The Student Government Association discussed the recent memo by Faculty Assembly Chair Anthony Lowrie at their Tuesday meeting. They resolved to respond to the memo in a way that will be heard by the Emerson community.
Multiple members said they were unsurprised by Lowrie’s accusations. The memo addressed the Oct. 24 protest in which students disrupted a faculty assembly to protest racism on campus.
Chala Tshitundu, SGA’s intercultural commissioner, said there should be a middle ground. Either SGA takes the proper channels and gets ignored, or protests and is ignored and called abrasive. This is something people of color see frequently when trying to enact change—not being heard on any side of the spectrum, Tshitundu said.

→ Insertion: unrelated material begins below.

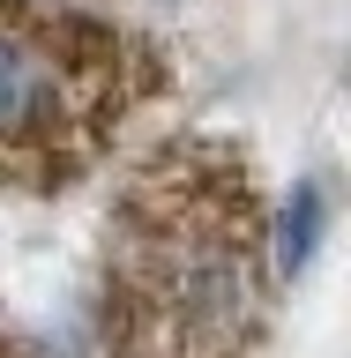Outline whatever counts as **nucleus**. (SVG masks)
<instances>
[{"label": "nucleus", "instance_id": "obj_1", "mask_svg": "<svg viewBox=\"0 0 351 358\" xmlns=\"http://www.w3.org/2000/svg\"><path fill=\"white\" fill-rule=\"evenodd\" d=\"M269 246L254 187L224 150H179L135 179L112 231V358H254Z\"/></svg>", "mask_w": 351, "mask_h": 358}, {"label": "nucleus", "instance_id": "obj_2", "mask_svg": "<svg viewBox=\"0 0 351 358\" xmlns=\"http://www.w3.org/2000/svg\"><path fill=\"white\" fill-rule=\"evenodd\" d=\"M120 120V45L60 8H0V179L75 172Z\"/></svg>", "mask_w": 351, "mask_h": 358}, {"label": "nucleus", "instance_id": "obj_3", "mask_svg": "<svg viewBox=\"0 0 351 358\" xmlns=\"http://www.w3.org/2000/svg\"><path fill=\"white\" fill-rule=\"evenodd\" d=\"M322 231H329V194L314 187V179H299L284 194V209H277V224H269V276H307L314 268V254H322Z\"/></svg>", "mask_w": 351, "mask_h": 358}]
</instances>
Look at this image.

SGA’s executive board posted a brief statement on Facebook saying students protesters are not conducting a “witch hunt,” citing language Lowrie used in the memo. While the Facebook response did address the memo, SGA President Annie Makielski said representatives will work on a formal letter to the Emerson community.
“I don’t think the intention is to directly call [Lowrie] out. I think that might be a little counterproductive,” Makielski said.
Chris Henderson-West, class of 2020 president and one of the main speakers at the protest, described Lowrie’s memo as cowardly. He said it misses the point of the protest—forcing students to fight for their validity. West said he believed that Lowrie’s claims that there may have been someone pushing students to exaggerate their experiences, were strange and unfounded.
“Being told we don't have proof of our experiences and discriminations on a day-to-day basis is just fundamentally wrong, stupid, and ignorant,” West said.